# Three Basic Tips for PyTorch Beginners

Published:

While grading students’ codes this semester (Fall 2021), I found some suboptimal patterns that students often use. This article organizes them and introduces a more efficient use of PyTorch.

## Avoid to use your own loops, use PyTorch’s functions

Let’s try to find the maximum of the tensor corresponding to the first dimension.

import torch

x = torch.Tensor([[0, 1, 2, 3],
[7, 6, 5, 4]])


Iteration over a tensor through primitive loops (for or while) in python is very slow.

# Don't
max_x = torch.empty((2,))
idx = torch.argmax(x, dim=1)
for i in range(x.size(0)):
max_x[i] = x[i, idx[i]]


Instead, use methods implemented in PyTorch.

# Do
max_x, _ = torch.max(x, dim=1)


It is nearly impossible to remember all functions in PyTorch. We may not know which functions are implemented or which functions to use. Thus, it is important to search the document first.

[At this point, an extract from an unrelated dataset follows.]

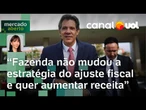 Ajuste fiscal: Haddad muda o alvo, mas não a estratégia e Fundeb e BPC entram na mira | Amanda Klein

## Use : in slicing tensors

We probably need to select the entire sub-tensor for some dimension. For this case, I have seen using torch.arange with the corresponding size.

# H: Tensor, the shape of which is [B, N, F].
# Don't
H = H[torch.arange(H.shape), idx]


This can easily be replaced with a colon (:) .

# Do
H = H[:, idx]


If we put colons in the entire dimension of the Tensor, we can easily recognize its shape. This improves the readability of the code and makes it easier to maintain it.

# Even better
H = H[:, idx, :]


## Avoid to call unnecessary .detach()

Detaching a tensor from a computational graph (by .detach()) is usually not a good idea. This prevents propagating the gradient to the graph before that computational node.

In the code below, let’s detach hidden, the output of layer_1.

import torch
torch.random.manual_seed(42)
layer_1, layer_2 = torch.nn.Linear(16, 16), torch.nn.Linear(16, 16)
data, labels = torch.rand(3, 16), torch.rand(1, 16)

hidden = layer_1(data)
# Don't
hidden = hidden.detach()
output = layer_2(hidden)

(output - labels).sum().backward()  # MSE loss
optim = torch.optim.SGD(list(layer_1.parameters()) + list(layer_2.parameters()), lr=1e-1)

print(layer_1.weight.mean())
optim.step()
print(layer_1.weight.mean())


Then, the parameter of layer_1 does not change even after .step(). In most cases, this is not the result we want.

tensor(-0.0136, grad_fn=<MeanBackward0>)

If we remove the .detach() part, we can see that the layer_1 has been updated.
tensor(-0.0136, grad_fn=<MeanBackward0>

Of course, there is also an advanced way of using .detach()` on purpose.